# grafikdateien und vorschau [solved]

## trikolon

hallo. seid kurzer zeit (vermutlich seit dem letzen update) haben grafikdateien kein symbol mehr im konqueror. wenn ich einen doppelklick darauf mache, öffnet sich kuickshow, wie gewollt, aber er zeig das bild nicht an sonder ich lande in einer übersicht ala konqueror. das gleich bei bilder die aus einer email geöffnet werden. weiss jemand woran das liegt? forum suche hat nix gebracht. neu emergen auch nicht.

gruss TrikolonLast edited by trikolon on Wed Aug 02, 2006 11:40 am; edited 1 time in total

----------

## trikolon

nachtrag: 

ich kann das problem nun etwas näher schildern. id komplette vorschau funktion im konqueror geht nicht! ich habe schon versucht diese manuell einzustellen, geht trotzdem nicht. weiss jemand woran das liegen kann? welches programmd a beim installieren mist gebaut hat?

----------

## freigeist

Evtl. ist nur die Defaulteinstellung von 1 MB für das Preview zu klein?
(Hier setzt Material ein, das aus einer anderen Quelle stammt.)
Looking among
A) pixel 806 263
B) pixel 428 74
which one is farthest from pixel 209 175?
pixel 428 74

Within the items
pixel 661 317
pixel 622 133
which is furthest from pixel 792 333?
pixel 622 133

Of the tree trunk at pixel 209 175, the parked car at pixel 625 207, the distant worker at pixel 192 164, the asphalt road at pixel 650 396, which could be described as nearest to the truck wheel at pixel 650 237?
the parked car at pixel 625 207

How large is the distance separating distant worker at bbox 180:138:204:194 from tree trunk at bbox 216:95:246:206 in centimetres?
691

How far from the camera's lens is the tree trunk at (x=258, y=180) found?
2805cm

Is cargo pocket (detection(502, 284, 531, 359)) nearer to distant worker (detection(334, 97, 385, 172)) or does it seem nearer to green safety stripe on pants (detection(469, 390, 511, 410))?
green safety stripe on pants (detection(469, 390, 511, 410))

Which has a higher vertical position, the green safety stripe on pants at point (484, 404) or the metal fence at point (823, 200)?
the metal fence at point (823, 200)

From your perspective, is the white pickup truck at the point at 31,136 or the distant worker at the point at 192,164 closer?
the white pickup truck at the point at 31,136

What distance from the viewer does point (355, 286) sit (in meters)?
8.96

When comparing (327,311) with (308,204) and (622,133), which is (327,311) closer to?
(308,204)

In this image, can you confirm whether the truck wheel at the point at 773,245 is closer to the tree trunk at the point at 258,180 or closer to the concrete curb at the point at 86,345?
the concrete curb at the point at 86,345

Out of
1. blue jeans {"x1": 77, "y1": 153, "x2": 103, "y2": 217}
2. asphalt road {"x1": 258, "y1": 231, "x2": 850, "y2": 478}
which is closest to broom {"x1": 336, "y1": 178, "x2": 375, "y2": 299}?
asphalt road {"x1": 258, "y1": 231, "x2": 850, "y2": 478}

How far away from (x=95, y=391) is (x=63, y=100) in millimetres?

Die kannst du in den Optionen vom konqueror anpassen...

Ansonsten post mal ein emerge --info

----------

## trikolon

hallo.

also an der 1MB einstellung lag es nicht.. mich verwundert das verhalten da mein system seit ca 2 jahren ziemlich gut läuft und ich nie größere probleme hatte. seit dem letzen update auf kde 3.5.3 hat er diese verhalten glaub ich. wenn ich doppelklick auf ein jpg mache und er kuickshow öffnet zeigt er mir nur mein homer verzeichnis an. kview zb geht... versteh das nicht. 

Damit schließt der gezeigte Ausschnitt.